Por Carla Albuquerque
Como obter mais colaboração de pessoas muito competitivas?
A pergunta acima surgiu em uma recente conversa¹, entre pessoas que se dedicam a viver de forma mais colaborativa, e representa um tema recorrente para os que acreditam nos benefícios da relação ganha-ganha. Seja no ambiente pessoal ou profissional, a cultura ainda move muitos na crença de que para um ganhar o outro precisa perder.
Em contrapartida, um novo olhar para a cooperação, como forma de todos prosperarem, vem contagiando cada vez mais pessoas que buscam caminhos para influenciar aqueles que ainda não acreditam nesta direção. Mas será mesmo que podemos mudar o outro?
Cambises Bistricky, o Camba, especialista em designer cooperativo e focalizador do Projeto Cooperação e da conversa, acredita que não! E enfatiza: “Não mudamos o outro, então não tente. Mas perceba que eu não mudo sozinho, e nem você. Mudamos quando nos encontramos.” Assim, a possibilidade de mudança ocorre na relação e para todos os envolvidos. Ao nos relacionarmos, impactamos tanto quanto somos impactados e ambos podemos despertar para novas perspectivas, novos entendimentos e somar conhecimentos que nos despertem para novos olhares. Aí vem a mudança!
Uma segunda dica do Camba se baseia no princípio biológico de que os mamíferos aprendem pelo exemplo. Gandhi já sabia disso: “Seja a mudança que você quer ver no mundo”. Então, busque ser o exemplo, transforme-se em um modelo de colaboração para que os outros te admirem e busquem se espelhar em você. Um exemplo que o Camba citou como sutil, mas extremamente significante, foi o de Fábio Otuzi Brotto, também da equipe do projeto Cooperação e idealizador da abordagem conhecida como Pedagogia da Cooperação. “Ele jamais usa palavras bélicas, como ‘ao meu comando’ ou ‘vamos ao debate’. E segue aquilo em que acredita e o leva a trocar ordens por convites e orientações”.
A terceira dica foi: Dedique-se a se conhecer! Fale menos para se ouvir mais. Aproveite as oportunidades para silenciar o ruído externo e mergulhar no seu “eu interior”. E, ainda, utilize o que precisa ser usado pois, “o seu coração sabe, sua alma sabe, sua psique sabe, você sabe. Então, ouça!”.
Refletindo, me lembrei do filósofo Humberto Maturana, que se dedicou a demonstrar que a cooperação é uma característica humana e já começa a se manifestar, na forma coordenada como nossas células colaboram umas com as outras. Então, a essência está em nós, precisamos apenas acessar esse conhecimento.
No decorrer das conversações do encontro virtual, Rodolpho Martins, o Dodô, consultor e especialista em Jogos Cooperativos, chamou a atenção para a necessidade de cuidar do entendimento do que é cooperar e para um olhar mais inclusivo.

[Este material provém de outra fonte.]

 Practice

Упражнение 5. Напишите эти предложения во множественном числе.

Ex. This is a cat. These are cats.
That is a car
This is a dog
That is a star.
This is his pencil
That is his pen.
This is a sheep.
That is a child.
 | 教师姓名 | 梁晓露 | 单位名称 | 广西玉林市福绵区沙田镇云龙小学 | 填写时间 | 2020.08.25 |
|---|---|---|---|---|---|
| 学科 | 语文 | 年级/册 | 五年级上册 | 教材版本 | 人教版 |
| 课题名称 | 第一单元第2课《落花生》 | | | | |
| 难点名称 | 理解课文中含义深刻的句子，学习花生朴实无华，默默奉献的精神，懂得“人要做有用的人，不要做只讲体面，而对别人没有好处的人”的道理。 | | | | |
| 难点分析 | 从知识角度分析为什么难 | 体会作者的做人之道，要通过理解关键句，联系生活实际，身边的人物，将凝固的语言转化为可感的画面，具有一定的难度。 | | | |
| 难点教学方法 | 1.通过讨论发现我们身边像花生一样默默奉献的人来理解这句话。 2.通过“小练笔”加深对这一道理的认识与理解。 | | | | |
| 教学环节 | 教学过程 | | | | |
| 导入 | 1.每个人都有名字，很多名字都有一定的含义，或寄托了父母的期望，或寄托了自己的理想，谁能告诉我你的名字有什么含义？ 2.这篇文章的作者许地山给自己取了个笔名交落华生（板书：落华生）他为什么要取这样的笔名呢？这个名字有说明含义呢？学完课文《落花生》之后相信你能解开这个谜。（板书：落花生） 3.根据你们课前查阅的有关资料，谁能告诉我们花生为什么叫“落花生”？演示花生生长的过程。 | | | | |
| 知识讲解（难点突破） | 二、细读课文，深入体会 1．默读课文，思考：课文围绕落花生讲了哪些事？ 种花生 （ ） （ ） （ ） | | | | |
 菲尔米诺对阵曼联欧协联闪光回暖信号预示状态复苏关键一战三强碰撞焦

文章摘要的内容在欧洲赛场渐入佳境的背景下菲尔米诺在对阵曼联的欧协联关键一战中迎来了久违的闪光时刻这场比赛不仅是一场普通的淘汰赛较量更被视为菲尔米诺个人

Segundo ele, é comum ouvirmos “fulano não está cooperando”, quando, de fato, o que está ocorrendo é: “fulano não está fazendo o que eu esperava que ele fizesse”.
Esta confusão se dá a todo o momento e não contribui para um ambiente colaborativo saudável, em que o outro não entra obedecendo, mas acrescentando a sua contribuição para o bem-estar comum. Daí, recebemos a nossa quarta dica: “crie harmonia com quem pensa diferente e aprecie seus motivadores. Vá além da sua fala, perceba suas necessidades e sentimentos e valorize diferentes perspectivas. As diferenças de percepção não significam que as relações não são cooperativas.”
Eu, que estava lá encantada com toda a troca daquele grupo, saí da conversa com uma missão para as próximas vezes que achar que alguém não está colaborando comigo ou com o sistema. Vou buscar respirar e ganhar tempo, para responder internamente a uma outra pergunta: será que estou abraçando a diversidade e buscando entender o outro?
Afinal, conforme as falas de encerramento do Camba:
“Cooperação não é uma ação, mas um estado de espírito e de presença”.
¹ Plantão de Dúvidas da primeira turma do Curso Online “Cooperação para In-Nova-Ação”, pela plataforma Zoom, dedicado à reflexão conjunta sobre os temas do curso.
Inspirações
– “Brincar e Amar – Fundamentos esquecidos do humano”. Humberto R, Maturana & Gerda Verden-Zoller. Palas Athenas: 2004.
– “Jogos Cooperativos – O Jogo e o Esporte como um Exercício de Convivência. Fábio Otuzi Brotto. Palas Athenas: 2013
Por
Carla Albuquerque, consultora e especialista em Metodologias Colaborativas, é focalizadora do Projeto Cooperação.